DEV Community

James Jeremy Foong
James Jeremy Foong

Posted on

I Was About to Quit Ollama — Then I Deleted One File and Never Looked Back

I Was About to Quit Ollama — Then I Deleted One File and Never Looked Back

Last month I almost quit using Ollama entirely. Not because it was slow. Not because the models were bad. Because I was tired of editing the same JSON file for the 47th time.

The Breaking Point

Here's what my evenings looked like:

ollama pull qwen2.5-coder:1.5b — cool, new model.

Then: open ~/.pi/agent/models.json. Scroll to the ollama.models array. Add { "id": "qwen2.5-coder:1.5b" }. Save. Restart pi. Test if it works. It works. Great.

ollama pull gemma3:12b — another one.

Same dance. Same file. Same restart.

ollama pull deepseek-v4-pro — bigger, more interesting.

Same. Fucking. Dance.

By model #12 in a single week, I started dreading the process. Not the models — the paperwork. I was spending more time filling out JSON IDs than actually coding with them. And I started noticing something worse: every time I had to restart pi, I lost my context. My train of thought. The thing I was actually trying to do.

That's when I realized: this isn't a model problem. This is a friction problem.
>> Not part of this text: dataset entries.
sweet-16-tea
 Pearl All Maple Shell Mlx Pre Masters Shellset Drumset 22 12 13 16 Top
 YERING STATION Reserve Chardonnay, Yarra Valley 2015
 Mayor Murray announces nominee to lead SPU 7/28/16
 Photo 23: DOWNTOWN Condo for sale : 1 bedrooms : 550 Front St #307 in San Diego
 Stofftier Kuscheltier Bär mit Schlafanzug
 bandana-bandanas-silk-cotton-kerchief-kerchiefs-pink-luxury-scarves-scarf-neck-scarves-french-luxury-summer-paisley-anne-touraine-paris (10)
And friction at the discovery layer kills experimentation dead.

The "Why Doesn't This Exist?" Moment

I assumed someone had already solved this. pi had a concept called "extensions" — dynamic provider registration. I searched the docs, the Discord, npm. Nothing auto-discovered from Ollama's API.
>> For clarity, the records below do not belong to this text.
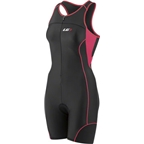 Louis Garneau Comp Women's Tri Suit: Black/Pink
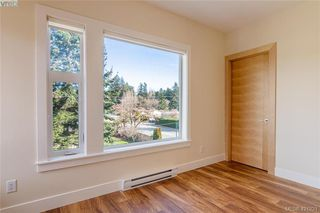 Photo 22: 103 2130 Sooke Road in VICTORIA: Co Hatley Park Row/Townhouse for sale (Colwood)  : MLS®# 421821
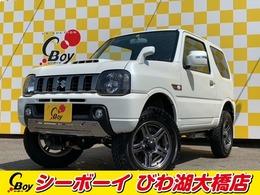 スズキ ジムニー 660 ランドベンチャー 4WD 社外フルセグナビ 2インチリフトアップ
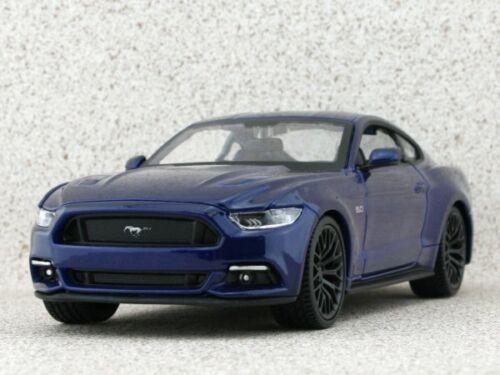 bluemetallic Maisto 1:24 2015 FORD Mustang GT
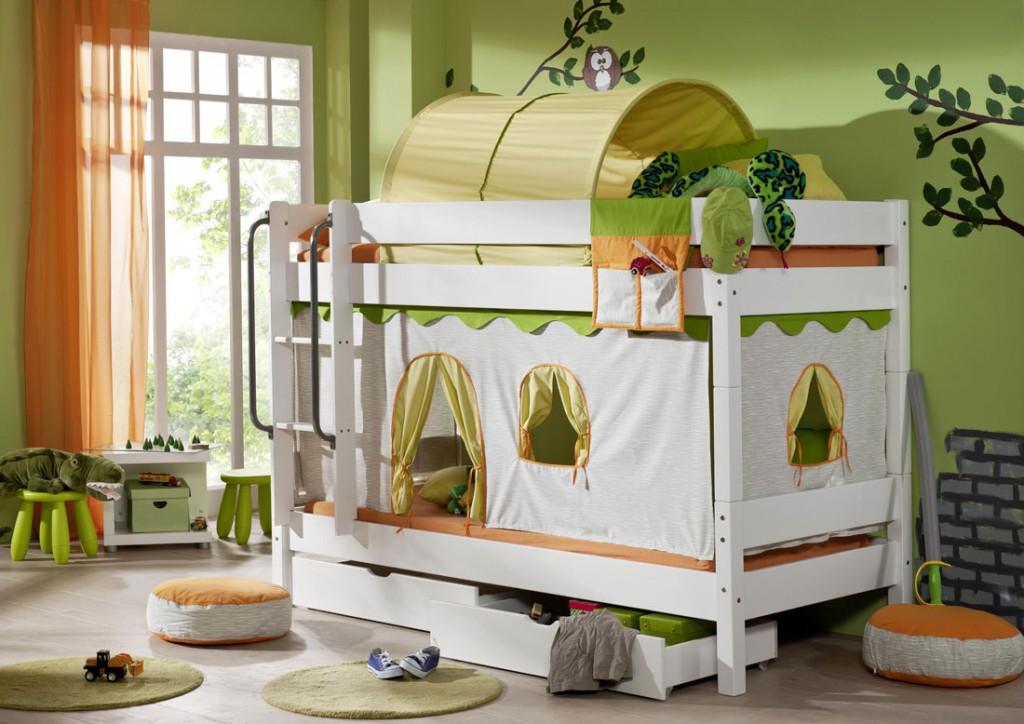 massivholz etagenbett hochbett wei mit vorhang dschungel. Black Bedroom Furniture Sets. Home Design Ideas
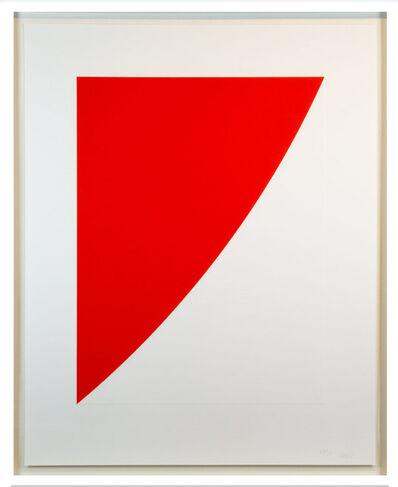 Ellsworth Kelly, 'Red Curve (Radius of 8)', 1975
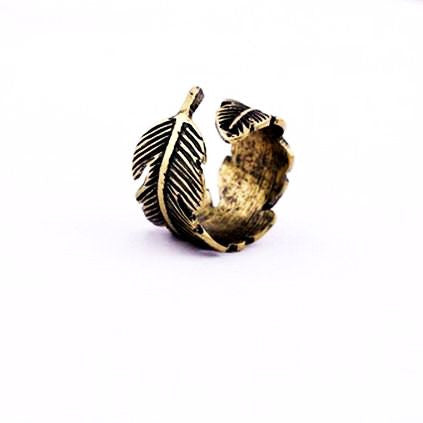 Simple Vintage Ajustable Bronze Feather Ring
Maybe I missed it. Maybe it's buried somewhere. I asked in the pi Discord. Crickets.

Quick context: this whole thing happened because I was trying something new.

For the past few months I'd been using OpenCode daily. It's solid — inline edits, web search, browser automation, the whole IDE-integrated workflow. I even had ohmyopenagent set up for custom agent behaviors. It felt like having a senior dev sitting next to me who could also Google things and operate a browser. I got used to it. It became my default.

But I kept hearing about pi — this weird minimal terminal harness that looked nothing like what I was used to. No GUI panels. No file tree sidebar. Just a TTY and a blinking cursor. People on Discord kept mentioning it like it was a secret weapon. I was skeptical. Honestly, I thought it sounded like a step backward. Why would I trade an IDE integration for a terminal?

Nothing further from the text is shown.